What the task requires | The lines to print are the one containing "PORT CHARLOTTE SEC 053 - Residential" and every line after it through the end of the entries below. Print them exactly and nothing else.

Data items
________________________
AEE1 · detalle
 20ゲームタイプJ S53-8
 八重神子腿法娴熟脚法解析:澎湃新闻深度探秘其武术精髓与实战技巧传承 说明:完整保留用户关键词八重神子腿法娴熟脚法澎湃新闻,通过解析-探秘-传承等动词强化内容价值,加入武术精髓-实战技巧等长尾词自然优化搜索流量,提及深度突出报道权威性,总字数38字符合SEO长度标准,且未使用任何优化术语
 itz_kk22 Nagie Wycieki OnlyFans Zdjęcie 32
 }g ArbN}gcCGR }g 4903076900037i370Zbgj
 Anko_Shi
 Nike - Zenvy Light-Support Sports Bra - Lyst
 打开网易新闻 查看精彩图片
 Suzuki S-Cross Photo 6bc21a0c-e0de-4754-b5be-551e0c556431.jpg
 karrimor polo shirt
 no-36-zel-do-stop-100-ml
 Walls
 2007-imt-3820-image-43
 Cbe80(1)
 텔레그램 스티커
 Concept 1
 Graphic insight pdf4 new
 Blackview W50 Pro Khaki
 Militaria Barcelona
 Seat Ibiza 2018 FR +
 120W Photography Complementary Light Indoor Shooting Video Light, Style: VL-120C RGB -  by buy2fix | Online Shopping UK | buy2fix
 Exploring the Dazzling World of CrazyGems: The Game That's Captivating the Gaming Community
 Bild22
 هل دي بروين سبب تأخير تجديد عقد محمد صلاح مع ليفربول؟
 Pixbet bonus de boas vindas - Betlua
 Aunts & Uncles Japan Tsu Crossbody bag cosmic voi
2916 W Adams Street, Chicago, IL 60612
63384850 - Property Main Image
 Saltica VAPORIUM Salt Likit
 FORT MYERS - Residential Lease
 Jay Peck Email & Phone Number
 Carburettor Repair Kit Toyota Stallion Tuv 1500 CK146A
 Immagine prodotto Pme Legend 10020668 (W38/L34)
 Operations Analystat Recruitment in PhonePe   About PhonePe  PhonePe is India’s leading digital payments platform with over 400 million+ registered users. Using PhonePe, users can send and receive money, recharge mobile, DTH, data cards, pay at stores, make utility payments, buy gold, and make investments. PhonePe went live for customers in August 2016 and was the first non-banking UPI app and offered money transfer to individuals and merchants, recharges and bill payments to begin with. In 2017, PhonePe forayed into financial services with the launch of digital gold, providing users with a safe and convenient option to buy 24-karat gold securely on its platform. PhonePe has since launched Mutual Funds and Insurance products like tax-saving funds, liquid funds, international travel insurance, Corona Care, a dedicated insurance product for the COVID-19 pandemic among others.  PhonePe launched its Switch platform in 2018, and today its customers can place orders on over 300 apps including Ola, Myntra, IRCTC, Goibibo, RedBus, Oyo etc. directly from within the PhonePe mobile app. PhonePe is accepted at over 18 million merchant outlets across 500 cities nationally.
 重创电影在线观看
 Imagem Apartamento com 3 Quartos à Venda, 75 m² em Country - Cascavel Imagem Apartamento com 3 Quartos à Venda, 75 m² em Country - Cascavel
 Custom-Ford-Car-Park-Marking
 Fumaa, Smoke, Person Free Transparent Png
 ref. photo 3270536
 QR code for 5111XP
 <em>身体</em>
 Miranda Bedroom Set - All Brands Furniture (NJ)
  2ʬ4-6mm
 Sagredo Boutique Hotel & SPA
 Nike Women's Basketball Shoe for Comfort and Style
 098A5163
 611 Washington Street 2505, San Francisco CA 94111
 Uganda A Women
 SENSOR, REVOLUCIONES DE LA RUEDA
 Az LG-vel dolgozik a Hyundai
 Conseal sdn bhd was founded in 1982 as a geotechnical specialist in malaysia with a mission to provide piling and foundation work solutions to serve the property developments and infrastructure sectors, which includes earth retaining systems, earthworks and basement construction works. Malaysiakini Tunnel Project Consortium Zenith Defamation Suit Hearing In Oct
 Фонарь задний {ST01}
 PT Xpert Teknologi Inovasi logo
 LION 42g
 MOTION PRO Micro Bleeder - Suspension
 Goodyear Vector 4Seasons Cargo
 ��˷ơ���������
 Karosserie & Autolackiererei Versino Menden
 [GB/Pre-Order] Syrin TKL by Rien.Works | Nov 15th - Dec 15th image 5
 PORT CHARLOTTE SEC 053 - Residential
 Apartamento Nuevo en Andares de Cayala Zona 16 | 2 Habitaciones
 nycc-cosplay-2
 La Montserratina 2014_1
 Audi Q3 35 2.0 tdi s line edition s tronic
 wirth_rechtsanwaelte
________________________
Exercise response |
 PORT CHARLOTTE SEC 053 - Residential
 Apartamento Nuevo en Andares de Cayala Zona 16 | 2 Habitaciones
 nycc-cosplay-2
 La Montserratina 2014_1
 Audi Q3 35 2.0 tdi s line edition s tronic
 wirth_rechtsanwaelte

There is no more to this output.